Absolutely, there are ebbs and flows. And as you can imagine, since that time, obviously, that has leveled out. Those that continue to seek and continue to want to learn are there. At the time, it was the people just [saying], "Hey, this is what everyone is reading, this is what I'm supposed to do."
At the same time, there was a big boost not only in seeking to educate oneself, but it was also a big boost in general, just supporting Black-owned businesses.
Do you feel like the interest in Black-owned businesses that you were talking about is still here?
That's an interesting question. So, not to the same degree. Yes and no is the short answer for that. I think what happened last summer really raised awareness of Black-owned businesses. So, I think that people that actively sought to utilize a Black-owned or a minority business have continued to do that.
By that same token, there are people that said, "I'm going to do this, or I'm going to order from this restaurant. And OK, I did my part." Or you just kind of forget and you go back to your normal routine because sometimes it does take that extra step. It's a lot easier to hop online and place an order with a big box company retailer than it is to really seek out and say, "Oh, I'm going to make sure I'm ordering from a Black-owned business."

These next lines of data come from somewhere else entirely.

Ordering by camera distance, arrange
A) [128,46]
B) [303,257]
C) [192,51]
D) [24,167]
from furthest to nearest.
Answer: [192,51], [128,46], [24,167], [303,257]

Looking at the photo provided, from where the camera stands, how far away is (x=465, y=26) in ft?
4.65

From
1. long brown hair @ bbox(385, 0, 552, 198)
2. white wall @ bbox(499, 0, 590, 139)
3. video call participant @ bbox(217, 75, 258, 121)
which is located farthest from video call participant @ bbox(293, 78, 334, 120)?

The interesting thing is Black-owned businesses have always been around. It's not a new phenomenon. We’ve been here. It's the heightened awareness that came last summer of people really seeking that and saying, "Look, I want to do my part."
How does it feel to you, though, that for some people, the interest is driven by a major national event that captures everyone's attention?

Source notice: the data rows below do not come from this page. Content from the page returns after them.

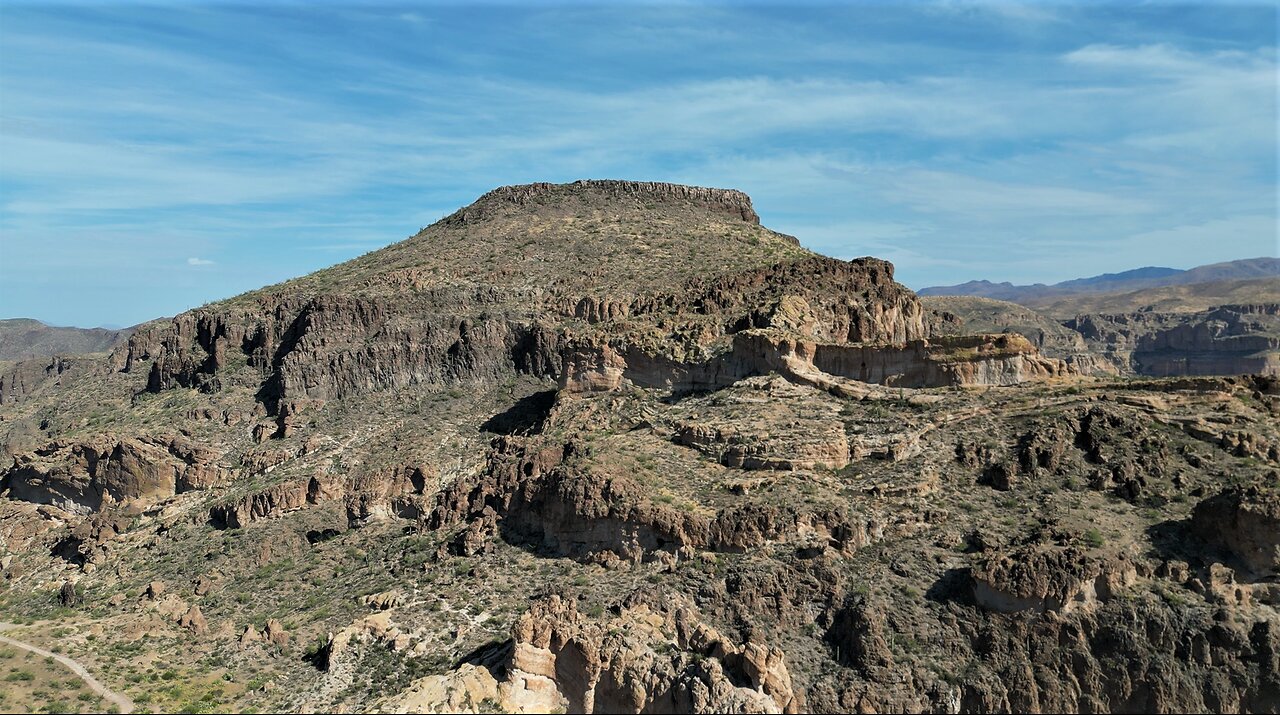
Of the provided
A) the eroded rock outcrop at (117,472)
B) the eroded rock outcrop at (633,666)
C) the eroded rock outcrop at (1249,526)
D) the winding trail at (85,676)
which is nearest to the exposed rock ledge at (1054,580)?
the eroded rock outcrop at (1249,526)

Children aren’t learning — they're missing pieces in school. They're not getting it at home because the parents did not learn it. Yes, it has taken events to bring about awareness. If you don't live in these communities, if you don't on a regular basis have community with people of color, then these are probably issues or things that you are not aware of.
On one hand, it's like, yes, the event itself is heartbreaking. And the fact that it took that to raise that awareness is heartbreaking. But it's encouraging now that people are aware. What do you do with that? It's one thing to say, "OK, I'm going to read a book." But how does that book change your mindset, and what do you do after reading that book?
That's the piece that for me and, as a bookstore, we are really focused on. It's wonderful to have sold books last year and the amount of orders we received. But we're really looking at: What are the next steps? How do we move the needle forward so that it doesn't take another huge event for people to recognize or to bring it back to the forefront of people's minds?